TASK DIRECTIONS: Reproduce all of the records below word for word, leaving out the pictures.

(Visual spatial reasoning items)
'''

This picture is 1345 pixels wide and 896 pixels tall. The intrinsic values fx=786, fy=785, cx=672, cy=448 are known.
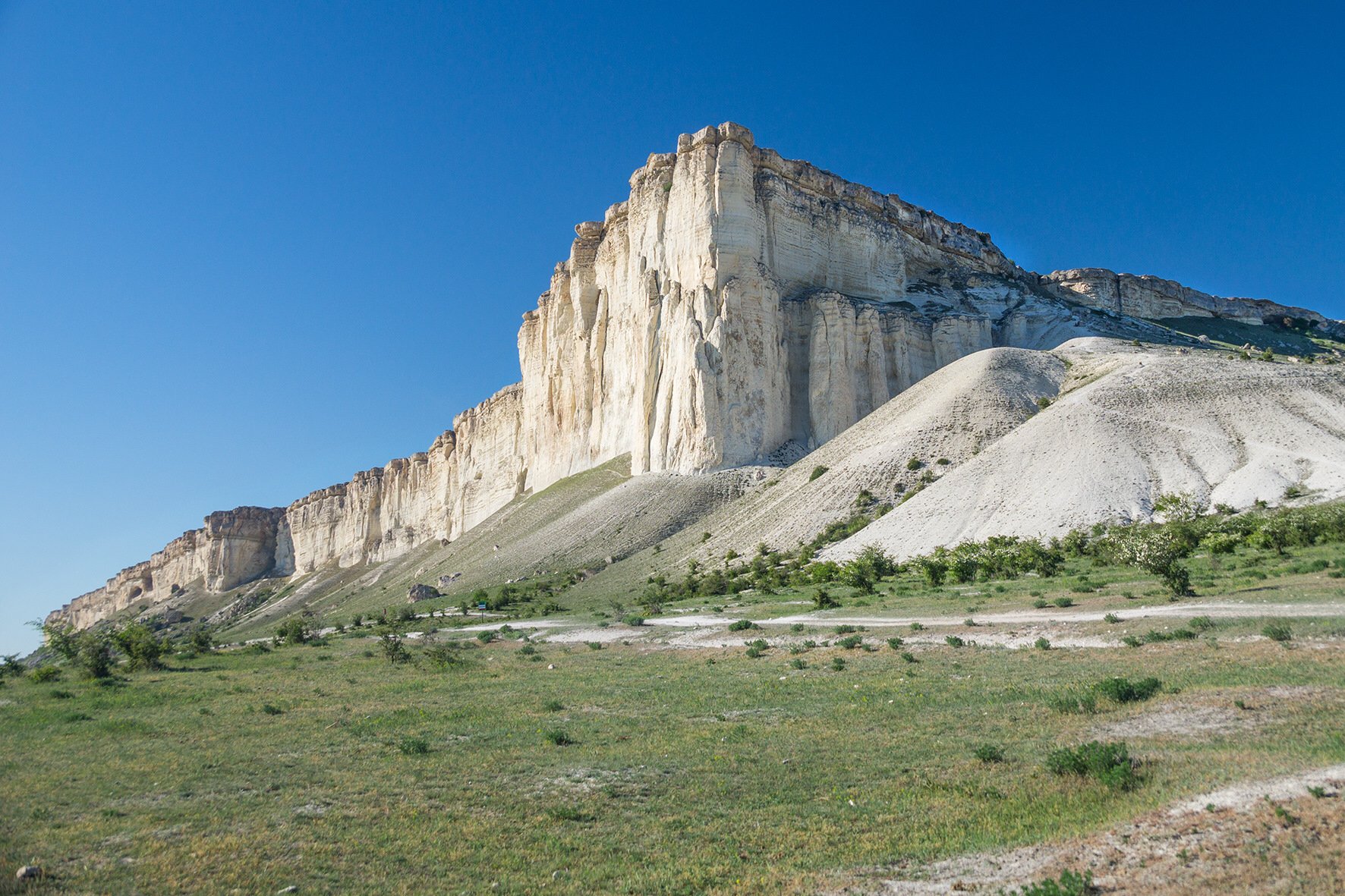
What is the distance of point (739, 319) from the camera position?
6325 centimetres

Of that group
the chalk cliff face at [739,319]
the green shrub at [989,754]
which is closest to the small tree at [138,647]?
the green shrub at [989,754]

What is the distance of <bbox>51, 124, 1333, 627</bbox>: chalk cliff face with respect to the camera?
6328 cm

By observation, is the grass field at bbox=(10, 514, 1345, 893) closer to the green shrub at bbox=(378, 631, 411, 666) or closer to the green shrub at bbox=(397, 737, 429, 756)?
the green shrub at bbox=(397, 737, 429, 756)

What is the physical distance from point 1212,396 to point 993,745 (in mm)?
42482

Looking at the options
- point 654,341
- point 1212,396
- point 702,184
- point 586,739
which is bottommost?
point 586,739

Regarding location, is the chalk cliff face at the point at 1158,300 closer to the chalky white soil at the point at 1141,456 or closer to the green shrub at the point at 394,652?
the chalky white soil at the point at 1141,456

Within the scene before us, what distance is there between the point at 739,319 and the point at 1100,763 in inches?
2263

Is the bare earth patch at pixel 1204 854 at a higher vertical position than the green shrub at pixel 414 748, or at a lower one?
higher

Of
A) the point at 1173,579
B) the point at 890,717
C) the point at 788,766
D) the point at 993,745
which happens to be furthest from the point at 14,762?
the point at 1173,579

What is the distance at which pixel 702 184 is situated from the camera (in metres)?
68.4

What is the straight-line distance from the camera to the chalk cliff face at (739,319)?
208 feet

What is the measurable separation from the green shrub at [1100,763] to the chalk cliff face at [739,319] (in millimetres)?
52289

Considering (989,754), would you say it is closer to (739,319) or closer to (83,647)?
(83,647)

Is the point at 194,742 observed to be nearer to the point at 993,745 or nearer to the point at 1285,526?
the point at 993,745
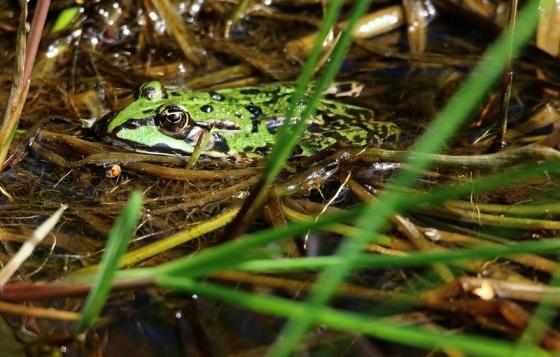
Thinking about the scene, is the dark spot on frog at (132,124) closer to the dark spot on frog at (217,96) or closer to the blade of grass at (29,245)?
the dark spot on frog at (217,96)

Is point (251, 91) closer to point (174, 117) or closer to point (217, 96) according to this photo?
point (217, 96)

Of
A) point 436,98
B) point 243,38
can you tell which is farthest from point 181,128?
point 436,98

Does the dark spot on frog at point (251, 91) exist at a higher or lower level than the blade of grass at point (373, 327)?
lower

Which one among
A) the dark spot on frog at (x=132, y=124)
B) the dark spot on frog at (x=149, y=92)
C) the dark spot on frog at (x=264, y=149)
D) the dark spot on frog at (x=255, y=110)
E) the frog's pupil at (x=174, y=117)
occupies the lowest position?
the dark spot on frog at (x=264, y=149)

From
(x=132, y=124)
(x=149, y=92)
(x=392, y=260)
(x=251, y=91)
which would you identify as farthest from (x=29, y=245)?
(x=251, y=91)

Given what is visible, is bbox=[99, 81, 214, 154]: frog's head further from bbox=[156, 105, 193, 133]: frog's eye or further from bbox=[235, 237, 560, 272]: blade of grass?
bbox=[235, 237, 560, 272]: blade of grass

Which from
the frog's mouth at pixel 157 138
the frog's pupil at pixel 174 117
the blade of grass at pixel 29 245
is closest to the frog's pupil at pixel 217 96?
the frog's mouth at pixel 157 138

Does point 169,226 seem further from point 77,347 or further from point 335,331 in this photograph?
point 335,331
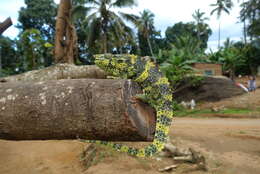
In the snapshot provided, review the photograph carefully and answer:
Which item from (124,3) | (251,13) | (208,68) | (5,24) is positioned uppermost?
(251,13)

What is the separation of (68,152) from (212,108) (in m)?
11.3

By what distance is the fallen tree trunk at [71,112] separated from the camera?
1805 mm

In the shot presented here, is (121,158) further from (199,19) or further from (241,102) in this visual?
(199,19)

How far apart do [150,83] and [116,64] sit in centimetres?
51

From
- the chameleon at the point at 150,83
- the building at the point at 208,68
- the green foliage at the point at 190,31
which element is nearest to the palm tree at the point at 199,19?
the green foliage at the point at 190,31

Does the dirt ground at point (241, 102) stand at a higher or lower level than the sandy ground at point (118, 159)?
higher

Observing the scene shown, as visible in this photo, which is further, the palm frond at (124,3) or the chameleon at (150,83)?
the palm frond at (124,3)

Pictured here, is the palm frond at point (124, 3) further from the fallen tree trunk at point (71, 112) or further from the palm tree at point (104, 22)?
the fallen tree trunk at point (71, 112)

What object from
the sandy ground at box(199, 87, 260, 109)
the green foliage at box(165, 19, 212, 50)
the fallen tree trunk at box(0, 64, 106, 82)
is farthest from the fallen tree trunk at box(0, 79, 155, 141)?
the green foliage at box(165, 19, 212, 50)

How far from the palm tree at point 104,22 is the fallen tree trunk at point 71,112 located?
1964 centimetres

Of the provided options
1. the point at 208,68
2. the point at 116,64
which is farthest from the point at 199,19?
the point at 116,64

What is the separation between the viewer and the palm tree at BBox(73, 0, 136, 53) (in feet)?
70.1

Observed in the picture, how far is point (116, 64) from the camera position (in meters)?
2.88

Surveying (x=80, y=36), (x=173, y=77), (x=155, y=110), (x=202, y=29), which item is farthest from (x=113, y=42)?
(x=202, y=29)
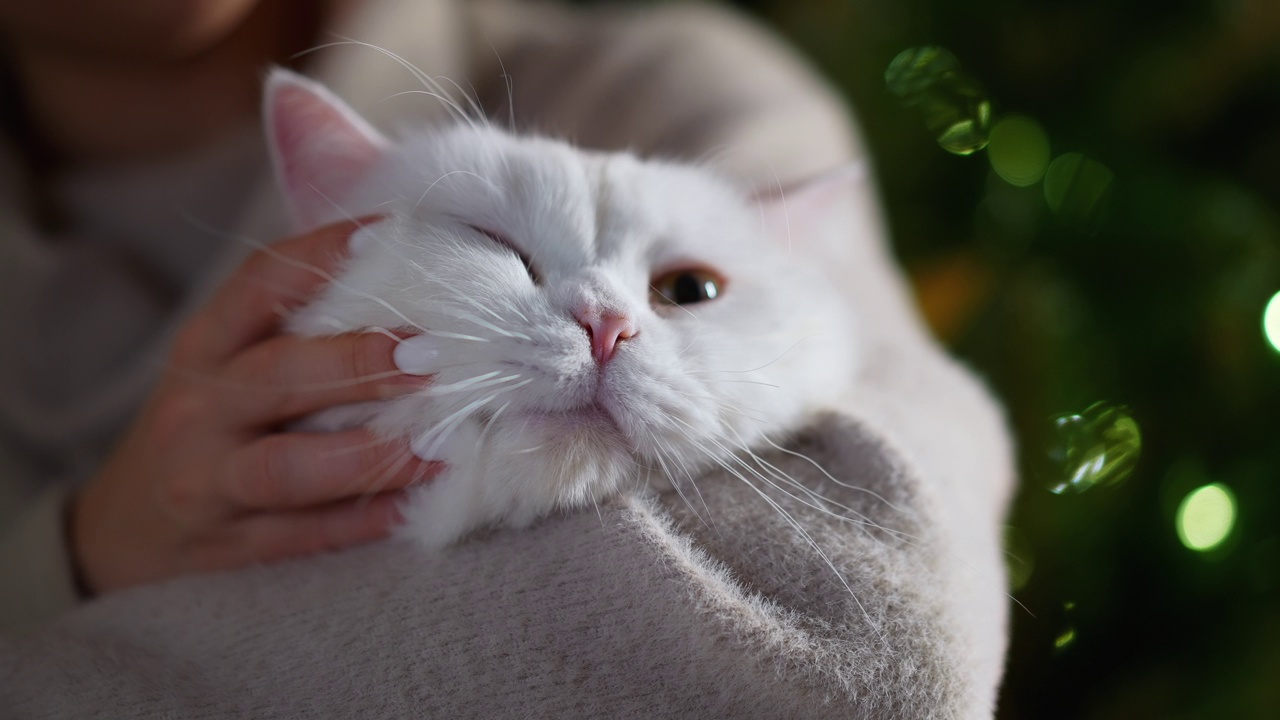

'''

RESPONSE FOR THIS EXERCISE:
This picture is 1345 pixels wide and 896 pixels tall. The intrinsic values fx=786, fy=785, cx=672, cy=448 are known.
What is the distance of point (739, 319) from the camera position?
6325 centimetres

Of that group
the chalk cliff face at [739,319]
the green shrub at [989,754]
which is closest to the small tree at [138,647]?
the green shrub at [989,754]

What is the distance of <bbox>51, 124, 1333, 627</bbox>: chalk cliff face with respect to the camera?
6328 cm

By observation, is the grass field at bbox=(10, 514, 1345, 893) closer to the green shrub at bbox=(378, 631, 411, 666) or closer to the green shrub at bbox=(397, 737, 429, 756)?
the green shrub at bbox=(397, 737, 429, 756)

What is the physical distance from point 1212,396 to point 993,745 (in mm)?
42482

Looking at the options
- point 654,341
- point 1212,396
- point 702,184
- point 586,739
which is bottommost?
point 586,739

Regarding location, is the chalk cliff face at the point at 1158,300 closer to the chalky white soil at the point at 1141,456 or closer to the green shrub at the point at 394,652?
the chalky white soil at the point at 1141,456

Within the scene before us, what distance is there between the point at 739,319 and the point at 1100,763 in inches?
2263

Is the bare earth patch at pixel 1204 854 at a higher vertical position than the green shrub at pixel 414 748, or at a lower one?
higher

Of
A) the point at 1173,579
B) the point at 890,717
C) the point at 788,766
D) the point at 993,745
which happens to be furthest from the point at 14,762?
the point at 1173,579

What is the distance at which pixel 702 184 is situated from the camera (in metres)?
68.4

What is the straight-line distance from the camera to the chalk cliff face at (739,319)?
208 feet

What is the measurable separation from the green shrub at [1100,763] to the chalk cliff face at [739,319] (in millimetres)?
52289

Considering (989,754), would you say it is closer to (739,319) or closer to (83,647)?
(83,647)

Is the point at 194,742 observed to be nearer to the point at 993,745 or nearer to the point at 1285,526?
the point at 993,745
Thinking about the scene, is the dark spot on frog at (132,124) closer to the dark spot on frog at (217,96) or closer to the blade of grass at (29,245)?
the dark spot on frog at (217,96)

Is point (251, 91) closer to point (174, 117) or closer to point (217, 96) according to this photo?
point (217, 96)

Of
A) point 436,98
B) point 243,38
can you tell which is farthest from point 181,128?
point 436,98

Does the dark spot on frog at point (251, 91) exist at a higher or lower level than the blade of grass at point (373, 327)?
lower

Which one among
A) the dark spot on frog at (x=132, y=124)
B) the dark spot on frog at (x=149, y=92)
C) the dark spot on frog at (x=264, y=149)
D) the dark spot on frog at (x=255, y=110)
E) the frog's pupil at (x=174, y=117)
occupies the lowest position?
the dark spot on frog at (x=264, y=149)

From
(x=132, y=124)
(x=149, y=92)
(x=392, y=260)
(x=251, y=91)
which would you identify as farthest from (x=29, y=245)?
(x=251, y=91)

Given what is visible, is bbox=[99, 81, 214, 154]: frog's head further from bbox=[156, 105, 193, 133]: frog's eye or further from bbox=[235, 237, 560, 272]: blade of grass?
bbox=[235, 237, 560, 272]: blade of grass

Which from
the frog's mouth at pixel 157 138
the frog's pupil at pixel 174 117
the blade of grass at pixel 29 245
is closest to the frog's pupil at pixel 217 96?
the frog's mouth at pixel 157 138

Does point 169,226 seem further from point 77,347 or further from point 335,331 in this photograph?
point 335,331
In the snapshot provided, review the photograph carefully and answer:
Which item from (124,3) | (251,13) | (208,68) | (5,24) is positioned uppermost?
(251,13)

What is the separation of (68,152) from (212,108) (in m)?
11.3

By what distance is the fallen tree trunk at [71,112] separated from the camera?
1805 mm

In the shot presented here, is (121,158) further from (199,19) or further from (241,102) in this visual?
(199,19)

How far apart do [150,83] and [116,64] sit in centimetres?
51

From
- the chameleon at the point at 150,83
- the building at the point at 208,68
- the green foliage at the point at 190,31
which element is nearest to the palm tree at the point at 199,19?
the green foliage at the point at 190,31

Does the dirt ground at point (241, 102) stand at a higher or lower level than the sandy ground at point (118, 159)?
higher

Observing the scene shown, as visible in this photo, which is further, the palm frond at (124,3) or the chameleon at (150,83)?
the palm frond at (124,3)

Pictured here, is the palm frond at point (124, 3) further from the fallen tree trunk at point (71, 112) or further from the palm tree at point (104, 22)?
the fallen tree trunk at point (71, 112)

What object from
the sandy ground at box(199, 87, 260, 109)
the green foliage at box(165, 19, 212, 50)
the fallen tree trunk at box(0, 64, 106, 82)
is farthest from the fallen tree trunk at box(0, 79, 155, 141)?
the green foliage at box(165, 19, 212, 50)

How far from the palm tree at point 104,22 is the fallen tree trunk at point 71,112 located?
1964 centimetres

Of the provided options
1. the point at 208,68
2. the point at 116,64
which is farthest from the point at 199,19?
the point at 116,64

What is the separation between the viewer and the palm tree at BBox(73, 0, 136, 53) (in feet)?
70.1

Observed in the picture, how far is point (116, 64) from the camera position (in meters)?
2.88

Surveying (x=80, y=36), (x=173, y=77), (x=155, y=110), (x=202, y=29), which item is farthest from (x=113, y=42)?
(x=202, y=29)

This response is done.